Mayor’s New Environment Plan Is Hailed: Green Taxis
This article is from the archive of The New York Sun before the launch of its new website in 2022. The Sun has neither altered nor updated such articles but will seek to correct any errors, mis-categorizations or other problems introduced during transfer.

Mayor Bloomberg has reversed course and is now pushing through a mandate to turn New York’s iconic yellow taxicabs green.
Mr. Bloomberg announced yesterday that the city would, over the next five year, require owners of the city’s 13,000 medallion (yellow) taxicabs to replace their vehicles with environmentally friendly hybrids. The new standards are expected to reduce carbon emissions by 50% over the next 10 years and create the cleanest fleet of taxis in the nation.
“The idea is to make our cabs more efficient. If we can do that we’ll save the equivalent of 32,000 cars on the street,” Mr. Bloomberg said on NBC’s “The Today Show.”
The idea of mandating that all yellow taxis go hybrid — rather than offering incentives for individual owners to volunteer — was first proposed about five years ago by City Council Member David Yassky, a Democrat of Brooklyn. It was not adopted as a priority by the Bloomberg administration until now.
Mr. Bloomberg has expanded the number of taxi medallions for alternative fuel taxicabs and replaced thousands of city-owned vehicles with hybrids. But he did not push his Taxi and Limousine Commission to adopt the mandate.
Council Member John Liu, a Democrat of Queens, called Mr. Bloomberg ‘s hybrid announcement a “welcomed change of heart.”
“It’s pretty much an about-face, but it’s a welcomed about-face,” Mr. Liu said.
When asked why he had not been behind a mandate until now, Mr. Bloomberg said: “Maybe David’s been persuasive and he convinced me that it’s a great idea. Nothing wrong with that.”

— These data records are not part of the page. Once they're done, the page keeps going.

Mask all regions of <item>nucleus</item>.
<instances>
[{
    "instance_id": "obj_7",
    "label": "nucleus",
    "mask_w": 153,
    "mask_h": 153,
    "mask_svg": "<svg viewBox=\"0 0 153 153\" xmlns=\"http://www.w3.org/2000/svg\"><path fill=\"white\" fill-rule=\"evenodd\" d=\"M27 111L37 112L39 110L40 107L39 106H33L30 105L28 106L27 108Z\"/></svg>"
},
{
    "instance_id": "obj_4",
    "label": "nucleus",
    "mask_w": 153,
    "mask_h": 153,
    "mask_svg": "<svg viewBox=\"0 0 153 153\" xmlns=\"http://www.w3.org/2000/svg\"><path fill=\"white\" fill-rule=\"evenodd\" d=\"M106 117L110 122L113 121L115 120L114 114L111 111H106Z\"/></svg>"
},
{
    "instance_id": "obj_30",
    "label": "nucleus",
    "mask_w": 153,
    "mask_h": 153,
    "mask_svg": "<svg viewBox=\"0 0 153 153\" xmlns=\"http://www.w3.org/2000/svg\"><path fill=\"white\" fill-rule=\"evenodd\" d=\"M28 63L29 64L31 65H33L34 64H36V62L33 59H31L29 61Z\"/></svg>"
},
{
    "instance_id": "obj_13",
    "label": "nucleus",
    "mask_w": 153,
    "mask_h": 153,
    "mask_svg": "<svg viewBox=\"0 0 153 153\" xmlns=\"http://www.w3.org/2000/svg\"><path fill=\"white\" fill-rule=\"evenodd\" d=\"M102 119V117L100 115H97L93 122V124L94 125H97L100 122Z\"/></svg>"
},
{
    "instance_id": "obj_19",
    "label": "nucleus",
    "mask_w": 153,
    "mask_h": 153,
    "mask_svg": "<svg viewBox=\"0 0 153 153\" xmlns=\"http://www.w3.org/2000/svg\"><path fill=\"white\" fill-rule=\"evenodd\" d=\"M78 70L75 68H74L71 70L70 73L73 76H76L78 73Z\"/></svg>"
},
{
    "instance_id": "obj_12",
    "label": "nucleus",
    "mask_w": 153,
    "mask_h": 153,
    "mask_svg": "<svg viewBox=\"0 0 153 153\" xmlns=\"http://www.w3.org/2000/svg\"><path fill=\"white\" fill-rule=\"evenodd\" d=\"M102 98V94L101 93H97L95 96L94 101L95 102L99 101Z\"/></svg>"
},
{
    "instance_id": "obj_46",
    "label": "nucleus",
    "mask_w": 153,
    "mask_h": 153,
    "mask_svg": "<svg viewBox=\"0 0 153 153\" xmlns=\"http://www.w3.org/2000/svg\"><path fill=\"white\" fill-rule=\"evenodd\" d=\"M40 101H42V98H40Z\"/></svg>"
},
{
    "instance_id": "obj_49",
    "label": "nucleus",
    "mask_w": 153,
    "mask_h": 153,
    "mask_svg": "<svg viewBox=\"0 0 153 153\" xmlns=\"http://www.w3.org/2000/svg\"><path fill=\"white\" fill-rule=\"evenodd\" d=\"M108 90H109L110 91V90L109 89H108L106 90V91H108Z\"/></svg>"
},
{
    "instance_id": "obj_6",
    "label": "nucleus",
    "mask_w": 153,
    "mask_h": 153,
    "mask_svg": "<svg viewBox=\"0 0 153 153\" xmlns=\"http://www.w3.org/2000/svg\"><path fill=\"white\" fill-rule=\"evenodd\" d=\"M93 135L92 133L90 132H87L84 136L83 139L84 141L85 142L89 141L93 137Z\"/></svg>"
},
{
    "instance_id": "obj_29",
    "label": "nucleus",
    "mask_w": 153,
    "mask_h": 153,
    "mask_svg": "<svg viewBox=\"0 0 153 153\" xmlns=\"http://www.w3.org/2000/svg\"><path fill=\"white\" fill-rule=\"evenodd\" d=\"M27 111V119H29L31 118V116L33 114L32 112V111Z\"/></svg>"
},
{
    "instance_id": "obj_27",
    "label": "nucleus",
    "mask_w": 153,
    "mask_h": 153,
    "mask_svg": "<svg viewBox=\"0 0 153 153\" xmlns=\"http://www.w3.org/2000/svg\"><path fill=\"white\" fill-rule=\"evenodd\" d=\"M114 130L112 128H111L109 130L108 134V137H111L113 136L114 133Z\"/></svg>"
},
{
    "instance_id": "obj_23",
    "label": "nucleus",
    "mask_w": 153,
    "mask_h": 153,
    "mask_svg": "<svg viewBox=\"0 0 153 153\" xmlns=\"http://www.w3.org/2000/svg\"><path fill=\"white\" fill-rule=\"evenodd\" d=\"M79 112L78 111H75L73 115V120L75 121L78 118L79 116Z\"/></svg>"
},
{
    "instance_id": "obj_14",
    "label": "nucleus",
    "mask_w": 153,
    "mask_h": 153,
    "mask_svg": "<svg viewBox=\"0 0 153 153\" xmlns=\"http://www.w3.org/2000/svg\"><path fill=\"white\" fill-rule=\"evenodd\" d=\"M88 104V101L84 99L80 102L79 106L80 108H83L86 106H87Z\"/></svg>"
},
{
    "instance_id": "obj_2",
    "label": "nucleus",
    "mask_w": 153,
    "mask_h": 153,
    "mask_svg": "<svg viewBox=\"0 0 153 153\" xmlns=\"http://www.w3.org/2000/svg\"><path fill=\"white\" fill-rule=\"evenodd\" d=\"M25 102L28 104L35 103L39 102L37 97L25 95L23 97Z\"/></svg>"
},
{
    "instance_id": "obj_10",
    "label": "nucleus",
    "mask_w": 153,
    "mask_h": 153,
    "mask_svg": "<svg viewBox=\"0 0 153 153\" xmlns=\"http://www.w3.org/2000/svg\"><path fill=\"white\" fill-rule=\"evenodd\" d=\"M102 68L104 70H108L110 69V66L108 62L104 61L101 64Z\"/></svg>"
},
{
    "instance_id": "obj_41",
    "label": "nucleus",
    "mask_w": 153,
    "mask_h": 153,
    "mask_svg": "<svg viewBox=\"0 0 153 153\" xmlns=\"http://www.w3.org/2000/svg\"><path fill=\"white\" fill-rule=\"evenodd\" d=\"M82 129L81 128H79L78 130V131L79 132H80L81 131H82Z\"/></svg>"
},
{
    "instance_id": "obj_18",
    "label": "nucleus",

Mr. Yassky praised Mr. Bloomberg for making the environment a hallmark issue during his second term.
Yesterday’s plan, which still needs to be officially approved by the TLC, would be a sweeping change for a fleet that has only 375 hybrids now.
It establishes a timeline that would phase in the hybrids between 2008 and 2012. Medallion owners currently have to replace their taxicabs every three years. Starting in October 2008, all new vehicles entering the fleet would have to get at least 25 miles to the gallon. The number of hybrids would then go up each year.
While drivers would have to pay slightly more to buy their hybrid vehicles, Mr. Bloomberg said, they would make up it up in savings in lower gas bills. Currently, livery cabs would not be affected by the plan.
The hybrid plan comes on the heels of Mr. Bloomberg ‘s 127-point sustainability plan to reduce carbon emissions by 30% and just a week after the mayor hosted an international climate summit. Environmental groups have been lining up behind the mayor in recent weeks and he has become something of an overnight environmental trailblazer.
Mr. Bloomberg has prided himself on being a pragmatic leader who is open to changing his mind when he feels the evidence warrants it.
Yesterday, his hybrid plan thrust him to the national stage again, this time with appearances on “Today” and on CNN — where Matt Lauer and Wolfe Blitzer each brought up his presidential ambitions.
Mr. Bloomberg, as usual, denied that he has plans to run.